E’ un quadro in chiaroscuro quello disegnato da Cheillon. In primo luogo perché il risultato positivo è legato soprattutto al nuovo disciplinare che attribuisce oggi il 65% degli introiti alla Casa da gioco e il resto alla Regione, mentre prima la spa poteva tenere in cassa solo il 48%. “Secondo la vecchia ripartizione – ammette l’amministratore delegato Riccardo Varvello – oggi i conti sarebbero in rosso per un milione di euro”. E poi le presenze.

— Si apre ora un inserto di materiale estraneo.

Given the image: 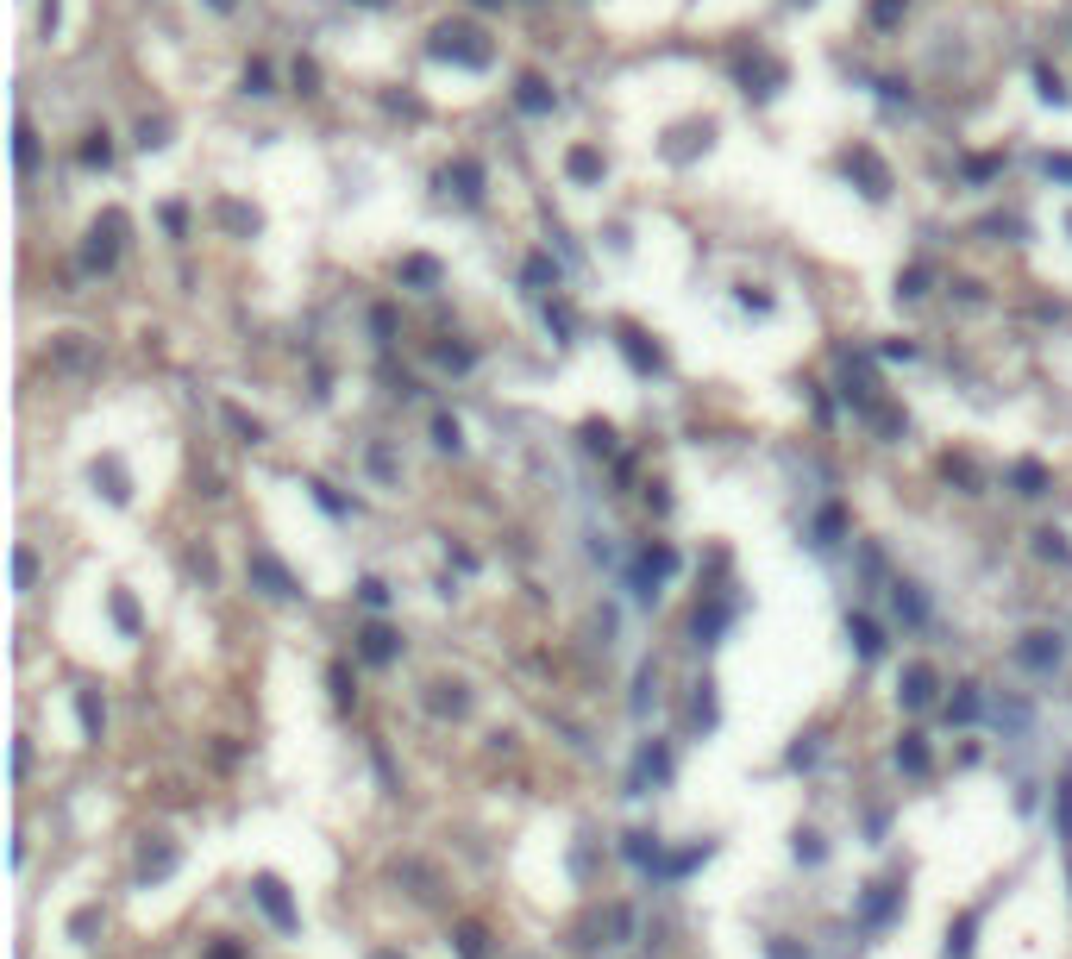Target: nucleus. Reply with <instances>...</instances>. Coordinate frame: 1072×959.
<instances>
[{"label": "nucleus", "instance_id": "50", "mask_svg": "<svg viewBox=\"0 0 1072 959\" xmlns=\"http://www.w3.org/2000/svg\"><path fill=\"white\" fill-rule=\"evenodd\" d=\"M1066 232H1072V214H1066Z\"/></svg>", "mask_w": 1072, "mask_h": 959}, {"label": "nucleus", "instance_id": "2", "mask_svg": "<svg viewBox=\"0 0 1072 959\" xmlns=\"http://www.w3.org/2000/svg\"><path fill=\"white\" fill-rule=\"evenodd\" d=\"M1060 659H1066V640L1054 634V627H1035V634L1016 640V665L1022 671H1060Z\"/></svg>", "mask_w": 1072, "mask_h": 959}, {"label": "nucleus", "instance_id": "46", "mask_svg": "<svg viewBox=\"0 0 1072 959\" xmlns=\"http://www.w3.org/2000/svg\"><path fill=\"white\" fill-rule=\"evenodd\" d=\"M370 959H402V953H395V947H377V953H370Z\"/></svg>", "mask_w": 1072, "mask_h": 959}, {"label": "nucleus", "instance_id": "25", "mask_svg": "<svg viewBox=\"0 0 1072 959\" xmlns=\"http://www.w3.org/2000/svg\"><path fill=\"white\" fill-rule=\"evenodd\" d=\"M903 13H910V0H872V26H878V32H891Z\"/></svg>", "mask_w": 1072, "mask_h": 959}, {"label": "nucleus", "instance_id": "16", "mask_svg": "<svg viewBox=\"0 0 1072 959\" xmlns=\"http://www.w3.org/2000/svg\"><path fill=\"white\" fill-rule=\"evenodd\" d=\"M897 884H872V897H866V922L878 928V922H891V909H897Z\"/></svg>", "mask_w": 1072, "mask_h": 959}, {"label": "nucleus", "instance_id": "40", "mask_svg": "<svg viewBox=\"0 0 1072 959\" xmlns=\"http://www.w3.org/2000/svg\"><path fill=\"white\" fill-rule=\"evenodd\" d=\"M370 471H377V477H383V483H389V477H395V458H389V452H383V446H370Z\"/></svg>", "mask_w": 1072, "mask_h": 959}, {"label": "nucleus", "instance_id": "1", "mask_svg": "<svg viewBox=\"0 0 1072 959\" xmlns=\"http://www.w3.org/2000/svg\"><path fill=\"white\" fill-rule=\"evenodd\" d=\"M433 57H458V63L483 69V63H489V44H483L477 26H439V32H433Z\"/></svg>", "mask_w": 1072, "mask_h": 959}, {"label": "nucleus", "instance_id": "21", "mask_svg": "<svg viewBox=\"0 0 1072 959\" xmlns=\"http://www.w3.org/2000/svg\"><path fill=\"white\" fill-rule=\"evenodd\" d=\"M665 771H671V753H665L659 740H652L646 753H640V778H634V784H646V778H665Z\"/></svg>", "mask_w": 1072, "mask_h": 959}, {"label": "nucleus", "instance_id": "47", "mask_svg": "<svg viewBox=\"0 0 1072 959\" xmlns=\"http://www.w3.org/2000/svg\"><path fill=\"white\" fill-rule=\"evenodd\" d=\"M207 7H220V13H232V7H239V0H207Z\"/></svg>", "mask_w": 1072, "mask_h": 959}, {"label": "nucleus", "instance_id": "19", "mask_svg": "<svg viewBox=\"0 0 1072 959\" xmlns=\"http://www.w3.org/2000/svg\"><path fill=\"white\" fill-rule=\"evenodd\" d=\"M740 76H747V82H759V95H772V88H778V82H784V69H778V63H772V57H753V63H747V69H740Z\"/></svg>", "mask_w": 1072, "mask_h": 959}, {"label": "nucleus", "instance_id": "3", "mask_svg": "<svg viewBox=\"0 0 1072 959\" xmlns=\"http://www.w3.org/2000/svg\"><path fill=\"white\" fill-rule=\"evenodd\" d=\"M251 897H258V909H264V916H270L276 928H283V934H295V928H301V909L289 903L283 878H270V872H264V878H251Z\"/></svg>", "mask_w": 1072, "mask_h": 959}, {"label": "nucleus", "instance_id": "30", "mask_svg": "<svg viewBox=\"0 0 1072 959\" xmlns=\"http://www.w3.org/2000/svg\"><path fill=\"white\" fill-rule=\"evenodd\" d=\"M433 439H439L446 452H458V446H464V439H458V420H452V414H439V420H433Z\"/></svg>", "mask_w": 1072, "mask_h": 959}, {"label": "nucleus", "instance_id": "13", "mask_svg": "<svg viewBox=\"0 0 1072 959\" xmlns=\"http://www.w3.org/2000/svg\"><path fill=\"white\" fill-rule=\"evenodd\" d=\"M515 101H521V113H552V88H546L540 76H521Z\"/></svg>", "mask_w": 1072, "mask_h": 959}, {"label": "nucleus", "instance_id": "7", "mask_svg": "<svg viewBox=\"0 0 1072 959\" xmlns=\"http://www.w3.org/2000/svg\"><path fill=\"white\" fill-rule=\"evenodd\" d=\"M251 583H258V590H264V596H295V577L283 571V558H270L264 546H258V552H251Z\"/></svg>", "mask_w": 1072, "mask_h": 959}, {"label": "nucleus", "instance_id": "36", "mask_svg": "<svg viewBox=\"0 0 1072 959\" xmlns=\"http://www.w3.org/2000/svg\"><path fill=\"white\" fill-rule=\"evenodd\" d=\"M765 953H772V959H809L797 941H790V934H778V941H765Z\"/></svg>", "mask_w": 1072, "mask_h": 959}, {"label": "nucleus", "instance_id": "9", "mask_svg": "<svg viewBox=\"0 0 1072 959\" xmlns=\"http://www.w3.org/2000/svg\"><path fill=\"white\" fill-rule=\"evenodd\" d=\"M446 189H458V201H483V163L477 157H458L446 170Z\"/></svg>", "mask_w": 1072, "mask_h": 959}, {"label": "nucleus", "instance_id": "35", "mask_svg": "<svg viewBox=\"0 0 1072 959\" xmlns=\"http://www.w3.org/2000/svg\"><path fill=\"white\" fill-rule=\"evenodd\" d=\"M245 95H270V69H264V63L245 69Z\"/></svg>", "mask_w": 1072, "mask_h": 959}, {"label": "nucleus", "instance_id": "49", "mask_svg": "<svg viewBox=\"0 0 1072 959\" xmlns=\"http://www.w3.org/2000/svg\"><path fill=\"white\" fill-rule=\"evenodd\" d=\"M364 7H383V0H364Z\"/></svg>", "mask_w": 1072, "mask_h": 959}, {"label": "nucleus", "instance_id": "28", "mask_svg": "<svg viewBox=\"0 0 1072 959\" xmlns=\"http://www.w3.org/2000/svg\"><path fill=\"white\" fill-rule=\"evenodd\" d=\"M797 859H809V865H822V859H828V847H822V834H815V828H803V834H797Z\"/></svg>", "mask_w": 1072, "mask_h": 959}, {"label": "nucleus", "instance_id": "41", "mask_svg": "<svg viewBox=\"0 0 1072 959\" xmlns=\"http://www.w3.org/2000/svg\"><path fill=\"white\" fill-rule=\"evenodd\" d=\"M314 82H320V69H314V63H295V88H301V95H314Z\"/></svg>", "mask_w": 1072, "mask_h": 959}, {"label": "nucleus", "instance_id": "20", "mask_svg": "<svg viewBox=\"0 0 1072 959\" xmlns=\"http://www.w3.org/2000/svg\"><path fill=\"white\" fill-rule=\"evenodd\" d=\"M402 283L433 289V283H439V264H433V257H408V264H402Z\"/></svg>", "mask_w": 1072, "mask_h": 959}, {"label": "nucleus", "instance_id": "10", "mask_svg": "<svg viewBox=\"0 0 1072 959\" xmlns=\"http://www.w3.org/2000/svg\"><path fill=\"white\" fill-rule=\"evenodd\" d=\"M897 765L910 771V778H922V771H928V734H903L897 740Z\"/></svg>", "mask_w": 1072, "mask_h": 959}, {"label": "nucleus", "instance_id": "8", "mask_svg": "<svg viewBox=\"0 0 1072 959\" xmlns=\"http://www.w3.org/2000/svg\"><path fill=\"white\" fill-rule=\"evenodd\" d=\"M358 652H364V659H370V665H389V659H395V652H402V640H395V627H383V621H370V627H364V634H358Z\"/></svg>", "mask_w": 1072, "mask_h": 959}, {"label": "nucleus", "instance_id": "11", "mask_svg": "<svg viewBox=\"0 0 1072 959\" xmlns=\"http://www.w3.org/2000/svg\"><path fill=\"white\" fill-rule=\"evenodd\" d=\"M565 170H571V182H602V151H596V145H577V151L565 157Z\"/></svg>", "mask_w": 1072, "mask_h": 959}, {"label": "nucleus", "instance_id": "14", "mask_svg": "<svg viewBox=\"0 0 1072 959\" xmlns=\"http://www.w3.org/2000/svg\"><path fill=\"white\" fill-rule=\"evenodd\" d=\"M1010 483H1016V496H1047V471L1035 458H1022L1016 471H1010Z\"/></svg>", "mask_w": 1072, "mask_h": 959}, {"label": "nucleus", "instance_id": "42", "mask_svg": "<svg viewBox=\"0 0 1072 959\" xmlns=\"http://www.w3.org/2000/svg\"><path fill=\"white\" fill-rule=\"evenodd\" d=\"M439 364H452V370H471V352H464V345H446V352H439Z\"/></svg>", "mask_w": 1072, "mask_h": 959}, {"label": "nucleus", "instance_id": "26", "mask_svg": "<svg viewBox=\"0 0 1072 959\" xmlns=\"http://www.w3.org/2000/svg\"><path fill=\"white\" fill-rule=\"evenodd\" d=\"M76 709H82V728H88V740H101V703H95V690H82V696H76Z\"/></svg>", "mask_w": 1072, "mask_h": 959}, {"label": "nucleus", "instance_id": "37", "mask_svg": "<svg viewBox=\"0 0 1072 959\" xmlns=\"http://www.w3.org/2000/svg\"><path fill=\"white\" fill-rule=\"evenodd\" d=\"M997 170H1004V157H972V163H966L972 182H985V176H997Z\"/></svg>", "mask_w": 1072, "mask_h": 959}, {"label": "nucleus", "instance_id": "34", "mask_svg": "<svg viewBox=\"0 0 1072 959\" xmlns=\"http://www.w3.org/2000/svg\"><path fill=\"white\" fill-rule=\"evenodd\" d=\"M358 596H364L370 608H383V602H389V583H383V577H364V583H358Z\"/></svg>", "mask_w": 1072, "mask_h": 959}, {"label": "nucleus", "instance_id": "48", "mask_svg": "<svg viewBox=\"0 0 1072 959\" xmlns=\"http://www.w3.org/2000/svg\"><path fill=\"white\" fill-rule=\"evenodd\" d=\"M471 7H502V0H471Z\"/></svg>", "mask_w": 1072, "mask_h": 959}, {"label": "nucleus", "instance_id": "27", "mask_svg": "<svg viewBox=\"0 0 1072 959\" xmlns=\"http://www.w3.org/2000/svg\"><path fill=\"white\" fill-rule=\"evenodd\" d=\"M107 602H113V621H120L126 634H138V608H132V596H126V590H113Z\"/></svg>", "mask_w": 1072, "mask_h": 959}, {"label": "nucleus", "instance_id": "18", "mask_svg": "<svg viewBox=\"0 0 1072 959\" xmlns=\"http://www.w3.org/2000/svg\"><path fill=\"white\" fill-rule=\"evenodd\" d=\"M978 709H985V696H978L972 684H960V696L947 703V721H960V728H966V721H978Z\"/></svg>", "mask_w": 1072, "mask_h": 959}, {"label": "nucleus", "instance_id": "33", "mask_svg": "<svg viewBox=\"0 0 1072 959\" xmlns=\"http://www.w3.org/2000/svg\"><path fill=\"white\" fill-rule=\"evenodd\" d=\"M527 283H552V289H558V264H552V257H533V264H527Z\"/></svg>", "mask_w": 1072, "mask_h": 959}, {"label": "nucleus", "instance_id": "23", "mask_svg": "<svg viewBox=\"0 0 1072 959\" xmlns=\"http://www.w3.org/2000/svg\"><path fill=\"white\" fill-rule=\"evenodd\" d=\"M972 928H978V909H966V916H960V928H953V941H947V959H966V953H972Z\"/></svg>", "mask_w": 1072, "mask_h": 959}, {"label": "nucleus", "instance_id": "4", "mask_svg": "<svg viewBox=\"0 0 1072 959\" xmlns=\"http://www.w3.org/2000/svg\"><path fill=\"white\" fill-rule=\"evenodd\" d=\"M935 690H941V671L928 665V659H910V665H903V677H897V703H903V709H928V703H935Z\"/></svg>", "mask_w": 1072, "mask_h": 959}, {"label": "nucleus", "instance_id": "17", "mask_svg": "<svg viewBox=\"0 0 1072 959\" xmlns=\"http://www.w3.org/2000/svg\"><path fill=\"white\" fill-rule=\"evenodd\" d=\"M452 941H458V959H489V947H483L489 934H483L477 922H458V928H452Z\"/></svg>", "mask_w": 1072, "mask_h": 959}, {"label": "nucleus", "instance_id": "15", "mask_svg": "<svg viewBox=\"0 0 1072 959\" xmlns=\"http://www.w3.org/2000/svg\"><path fill=\"white\" fill-rule=\"evenodd\" d=\"M847 634H853V646H859V659H878V652H884V634H878V627H872L866 615H853V621H847Z\"/></svg>", "mask_w": 1072, "mask_h": 959}, {"label": "nucleus", "instance_id": "12", "mask_svg": "<svg viewBox=\"0 0 1072 959\" xmlns=\"http://www.w3.org/2000/svg\"><path fill=\"white\" fill-rule=\"evenodd\" d=\"M891 602H897V615L910 621V627H922V621H928V602H922V590H916V583H897V590H891Z\"/></svg>", "mask_w": 1072, "mask_h": 959}, {"label": "nucleus", "instance_id": "5", "mask_svg": "<svg viewBox=\"0 0 1072 959\" xmlns=\"http://www.w3.org/2000/svg\"><path fill=\"white\" fill-rule=\"evenodd\" d=\"M847 176H859L866 201H884V195H891V170L878 163V151H872V145H853V151H847Z\"/></svg>", "mask_w": 1072, "mask_h": 959}, {"label": "nucleus", "instance_id": "43", "mask_svg": "<svg viewBox=\"0 0 1072 959\" xmlns=\"http://www.w3.org/2000/svg\"><path fill=\"white\" fill-rule=\"evenodd\" d=\"M82 163H107V138H88V145H82Z\"/></svg>", "mask_w": 1072, "mask_h": 959}, {"label": "nucleus", "instance_id": "38", "mask_svg": "<svg viewBox=\"0 0 1072 959\" xmlns=\"http://www.w3.org/2000/svg\"><path fill=\"white\" fill-rule=\"evenodd\" d=\"M584 446L590 452H615V433L609 427H584Z\"/></svg>", "mask_w": 1072, "mask_h": 959}, {"label": "nucleus", "instance_id": "29", "mask_svg": "<svg viewBox=\"0 0 1072 959\" xmlns=\"http://www.w3.org/2000/svg\"><path fill=\"white\" fill-rule=\"evenodd\" d=\"M841 540V508H828L822 521H815V546H834Z\"/></svg>", "mask_w": 1072, "mask_h": 959}, {"label": "nucleus", "instance_id": "44", "mask_svg": "<svg viewBox=\"0 0 1072 959\" xmlns=\"http://www.w3.org/2000/svg\"><path fill=\"white\" fill-rule=\"evenodd\" d=\"M1047 176H1060V182H1072V157H1047Z\"/></svg>", "mask_w": 1072, "mask_h": 959}, {"label": "nucleus", "instance_id": "45", "mask_svg": "<svg viewBox=\"0 0 1072 959\" xmlns=\"http://www.w3.org/2000/svg\"><path fill=\"white\" fill-rule=\"evenodd\" d=\"M207 959H239V947H232V941H220V947L207 953Z\"/></svg>", "mask_w": 1072, "mask_h": 959}, {"label": "nucleus", "instance_id": "24", "mask_svg": "<svg viewBox=\"0 0 1072 959\" xmlns=\"http://www.w3.org/2000/svg\"><path fill=\"white\" fill-rule=\"evenodd\" d=\"M145 872H151V878L176 872V847H170V840H157V847H145Z\"/></svg>", "mask_w": 1072, "mask_h": 959}, {"label": "nucleus", "instance_id": "32", "mask_svg": "<svg viewBox=\"0 0 1072 959\" xmlns=\"http://www.w3.org/2000/svg\"><path fill=\"white\" fill-rule=\"evenodd\" d=\"M922 289H928V264H916V270H910V276H903V283H897V295H903V301H916Z\"/></svg>", "mask_w": 1072, "mask_h": 959}, {"label": "nucleus", "instance_id": "39", "mask_svg": "<svg viewBox=\"0 0 1072 959\" xmlns=\"http://www.w3.org/2000/svg\"><path fill=\"white\" fill-rule=\"evenodd\" d=\"M19 163H26V170L38 163V138H32V126H19Z\"/></svg>", "mask_w": 1072, "mask_h": 959}, {"label": "nucleus", "instance_id": "22", "mask_svg": "<svg viewBox=\"0 0 1072 959\" xmlns=\"http://www.w3.org/2000/svg\"><path fill=\"white\" fill-rule=\"evenodd\" d=\"M1035 552H1041V558H1060V565H1072L1066 533H1054V527H1041V533H1035Z\"/></svg>", "mask_w": 1072, "mask_h": 959}, {"label": "nucleus", "instance_id": "6", "mask_svg": "<svg viewBox=\"0 0 1072 959\" xmlns=\"http://www.w3.org/2000/svg\"><path fill=\"white\" fill-rule=\"evenodd\" d=\"M120 232H126V220H120V214H107L95 232H88V270H107L113 257H120Z\"/></svg>", "mask_w": 1072, "mask_h": 959}, {"label": "nucleus", "instance_id": "31", "mask_svg": "<svg viewBox=\"0 0 1072 959\" xmlns=\"http://www.w3.org/2000/svg\"><path fill=\"white\" fill-rule=\"evenodd\" d=\"M627 859H640V865L659 859V840H652V834H627Z\"/></svg>", "mask_w": 1072, "mask_h": 959}]
</instances>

Il calo del 2007, rispetto all’anno precedente, è dell’1% pari a 9.316 persone in meno.
Guardando al mercato, l’offerta è sempre più affollata. “La concorrenza dello Stato – dice Cheillon – è sempre più aggressiva e presto si arricchirà anche del gioco on line”. Ecco perché la Casinò spa si appresta ad aprirsi al settore dei giochi autorizzati dai Monopoli di Stato. Attraverso la società “4Games” srl la casa da gioco di Saint-Vincent intende entrare nel campo telematico (gioco on-line) e svilupperà un proprio marchio di franchising dopo la sperimentazione su due sale scommesse una a Torino (per le scommesse sportive) e una ad Aosta (per le scommesse ippiche). Così si infrange un tabù che da sempre impediva ai valdostani di giocare d’azzardo sotto le insegne del casinò. “Resto dell’opinione che non si devono spolpare i residenti – precisa Cheillon – ma è anche vero che i valdostani hanno già la possibilità di scommettere sui cavalli o su altro. Non facciamo altro che inserirci in un mercato già accessibile in Valle”.
E ancora la nota dolente della trattativa con i sindacati per i croupier dei giochi americani. “Martedì 13 maggio – assicura Varvello – abbiamo fissato l’incontro con le organizzazioni dei lavoratori. L’ipotesi su cui siamo indirizzati è di riconoscere un aumento mensile di 350 euro in tre anni a fronte di una maggiore disponibilità e flessibilità del personale”. “Punteremo sulla formazione – annuncia Cheillon – perché i nostri dipendenti avvertono forte preoccupazione per le sorti dell’azienda, sono demotivati e hanno uno scarso senso d’appartenenza”.